_Extract provided_:

An amazing balance sheet:
When it comes to clean and impressive balance sheets, you won't find many better. Of the companies that I follow, I think Intuitive has the best all around balance sheet when looking at financial metrics. The table below shows some key balance sheet data at the end of the past three years, as well as the change from the third to fourth quarter of 2012. Dollar values are in millions.
While the debt (liabilities to assets) ratio increased from the third to fourth quarter, the jump was very small. Intuitive Surgical has nearly $8.50 of assets for every $1.00 of liabilities, and the company has no outstanding debt. The current ratio is at an extremely healthy level, and working capital is at an all-time high.
The company also increased its cash and investments pile (which includes cash and equivalents, short and long-term investments) by over $200 million in the fourth quarter alone, and nearly $750 million on the year. Of that cash pile, $2.466 billion, or 84.45%, is located domestically. Thus, it is available for the company's buyback plan and any potential dividends the company might wish to pay down the road. Intuitive only has about $454 million located outside the United States, and does not intend to repatriate any of those foreign earnings at this point. Unlike many large technology companies, most of Intuitive's cash pile is held within the United States.

_Record set_:
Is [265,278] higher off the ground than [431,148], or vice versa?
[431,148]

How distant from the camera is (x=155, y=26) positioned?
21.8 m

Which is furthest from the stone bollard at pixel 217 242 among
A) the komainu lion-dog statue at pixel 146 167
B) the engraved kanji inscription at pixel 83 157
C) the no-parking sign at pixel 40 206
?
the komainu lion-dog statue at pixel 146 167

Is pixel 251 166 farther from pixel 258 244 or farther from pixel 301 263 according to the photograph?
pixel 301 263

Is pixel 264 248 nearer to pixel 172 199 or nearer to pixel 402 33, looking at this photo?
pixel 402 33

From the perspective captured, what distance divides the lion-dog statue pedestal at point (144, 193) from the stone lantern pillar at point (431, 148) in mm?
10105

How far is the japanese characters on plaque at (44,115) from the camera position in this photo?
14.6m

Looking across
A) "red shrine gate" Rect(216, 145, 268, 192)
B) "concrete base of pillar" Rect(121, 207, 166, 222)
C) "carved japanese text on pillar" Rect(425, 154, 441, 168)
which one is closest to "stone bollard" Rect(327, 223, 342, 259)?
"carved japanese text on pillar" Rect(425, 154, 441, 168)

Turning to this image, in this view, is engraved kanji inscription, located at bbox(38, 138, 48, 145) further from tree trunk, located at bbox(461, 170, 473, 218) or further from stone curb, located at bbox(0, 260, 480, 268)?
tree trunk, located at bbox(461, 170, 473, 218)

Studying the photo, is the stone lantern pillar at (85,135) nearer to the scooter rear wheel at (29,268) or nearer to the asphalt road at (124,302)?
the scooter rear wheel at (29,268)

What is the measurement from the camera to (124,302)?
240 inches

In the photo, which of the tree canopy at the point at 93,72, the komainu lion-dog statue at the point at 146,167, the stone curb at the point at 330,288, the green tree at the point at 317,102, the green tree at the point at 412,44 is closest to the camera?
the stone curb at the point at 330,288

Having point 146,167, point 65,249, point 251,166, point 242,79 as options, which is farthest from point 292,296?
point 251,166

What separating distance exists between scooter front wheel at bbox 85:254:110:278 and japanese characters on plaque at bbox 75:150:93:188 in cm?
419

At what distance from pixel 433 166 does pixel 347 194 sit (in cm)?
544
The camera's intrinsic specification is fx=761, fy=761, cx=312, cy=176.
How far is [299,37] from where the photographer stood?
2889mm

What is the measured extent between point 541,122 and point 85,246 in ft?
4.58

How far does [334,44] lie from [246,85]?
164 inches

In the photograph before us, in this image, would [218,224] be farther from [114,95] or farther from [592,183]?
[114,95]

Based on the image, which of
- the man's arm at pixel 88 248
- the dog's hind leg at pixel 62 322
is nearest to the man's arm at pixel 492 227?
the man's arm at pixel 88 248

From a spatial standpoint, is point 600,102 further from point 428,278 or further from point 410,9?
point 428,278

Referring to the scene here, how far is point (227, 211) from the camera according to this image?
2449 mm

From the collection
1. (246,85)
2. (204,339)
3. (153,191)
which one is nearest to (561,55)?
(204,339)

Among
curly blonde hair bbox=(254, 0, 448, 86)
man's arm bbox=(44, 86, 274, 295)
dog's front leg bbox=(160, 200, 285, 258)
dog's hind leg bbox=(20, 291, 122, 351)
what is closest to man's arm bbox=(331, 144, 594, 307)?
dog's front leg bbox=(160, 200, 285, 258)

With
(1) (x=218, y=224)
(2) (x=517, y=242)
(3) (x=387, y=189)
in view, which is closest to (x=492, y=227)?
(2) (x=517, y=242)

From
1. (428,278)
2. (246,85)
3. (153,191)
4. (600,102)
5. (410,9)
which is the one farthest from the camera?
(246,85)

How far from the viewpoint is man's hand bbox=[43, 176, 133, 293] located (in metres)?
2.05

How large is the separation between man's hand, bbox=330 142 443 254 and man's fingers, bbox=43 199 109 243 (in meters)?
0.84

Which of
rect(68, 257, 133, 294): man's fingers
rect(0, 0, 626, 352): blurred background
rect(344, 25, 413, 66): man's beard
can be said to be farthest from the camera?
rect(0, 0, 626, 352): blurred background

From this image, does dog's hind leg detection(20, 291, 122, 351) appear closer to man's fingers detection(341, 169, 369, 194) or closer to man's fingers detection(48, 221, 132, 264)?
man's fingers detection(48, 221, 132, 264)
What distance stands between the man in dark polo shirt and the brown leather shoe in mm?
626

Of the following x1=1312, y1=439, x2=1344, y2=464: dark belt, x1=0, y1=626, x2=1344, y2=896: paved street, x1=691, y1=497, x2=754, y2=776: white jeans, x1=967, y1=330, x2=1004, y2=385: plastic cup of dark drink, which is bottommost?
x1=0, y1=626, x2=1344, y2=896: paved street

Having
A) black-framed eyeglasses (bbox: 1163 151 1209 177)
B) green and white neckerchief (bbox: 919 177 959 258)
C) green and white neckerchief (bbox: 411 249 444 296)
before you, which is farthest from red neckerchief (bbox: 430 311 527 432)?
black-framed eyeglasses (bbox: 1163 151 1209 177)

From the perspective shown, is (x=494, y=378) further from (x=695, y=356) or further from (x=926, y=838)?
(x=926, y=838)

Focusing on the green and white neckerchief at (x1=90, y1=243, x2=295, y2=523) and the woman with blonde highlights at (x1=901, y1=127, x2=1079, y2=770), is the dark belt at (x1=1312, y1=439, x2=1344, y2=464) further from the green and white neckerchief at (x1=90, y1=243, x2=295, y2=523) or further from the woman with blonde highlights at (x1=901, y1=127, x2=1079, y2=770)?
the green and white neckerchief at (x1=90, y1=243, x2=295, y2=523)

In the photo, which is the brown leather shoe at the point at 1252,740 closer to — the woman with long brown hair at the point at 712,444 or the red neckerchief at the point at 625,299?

_Tasks for this exercise_:
(A) Answer these from the text on Intuitive Surgical's balance sheet:
(i) How many dollars of assets does the company have for every $1.00 of liabilities?
(ii) By how much did its cash and investments grow in the fourth quarter alone?
(iii) What amount and percentage of the cash pile is held domestically?
(B) Please write a continuation of the text on Intuitive Surgical's balance sheet, beginning right after its final sentence.
The material that comes after the text on Intuitive Surgical's balance sheet is separate from it.

_Answers_:
(A)
(i) Nearly $8.50.
(ii) By over $200 million.
(iii) $2.466 billion, or 84.45%.

(B)
Having a large cash pile will help the company to buy back stock going forward. The company already has an active buyback program, and they bought back $53 million worth of shares during the fourth quarter for an average price of $524.21, well below where the stock currently resides. At the end of the fourth quarter, the company had approximately $330 million left on its current buyback plan. If Intuitive starts buying back more shares, they will be more than able to offset executive option dilution, which could start to decrease the outstanding share count. The buyback plan is already helping earnings per share, and it will continue to do so in the future.
Not a large short base:
With Intuitive beating estimates a lot and producing decent growth rates, this name is not a name short sellers have been very interested in. Even with a valuation that looks really high, which I'll get to later, the number of shares short in this company has not been above 3 million in the past year. That's less than 8% of the roughly 40 million shares outstanding. I put together the following chart showing the short count since mid May of last year.
You will notice that the number of shares short did rise later in the year, especially after the company's third quarter earnings report. The company stated it would be facing some headwinds going forward, and that sent the number of shares short spiking. However, it started to quickly come back down, even after notorious short seller Citron Research issued a negative report, which sent shares from $550 to $480. Over 400,000 shares short were covered in January alone. The number of shares short has come down roughly 23% from the mid November high.
The moral here is that there are not too many non-believers in this company. The end of January number of shares short represented less than 6% of the outstanding share count. That's not really a large number, when you consider the number of growth companies out there that have 20%, 30%, even 50% of more of their outstanding share count short. I'm not saying that this stock can't drop, especially around earnings reports. What I am saying is that there aren't too many that believe this company is in trouble going forward.
The valuation argument:
There are some out there that question the valuation that Intuitive's stock trades at. On the face of it, it does seem high when looking at the number. However, as I've detailed above, this is an industry leader with strong growth, high margins, a stock buyback, and an amazing balance sheet. Sometimes you have to pay a premium for a company like this, and investors have been willing to in the past. I don't see a reason why they wouldn't in the future.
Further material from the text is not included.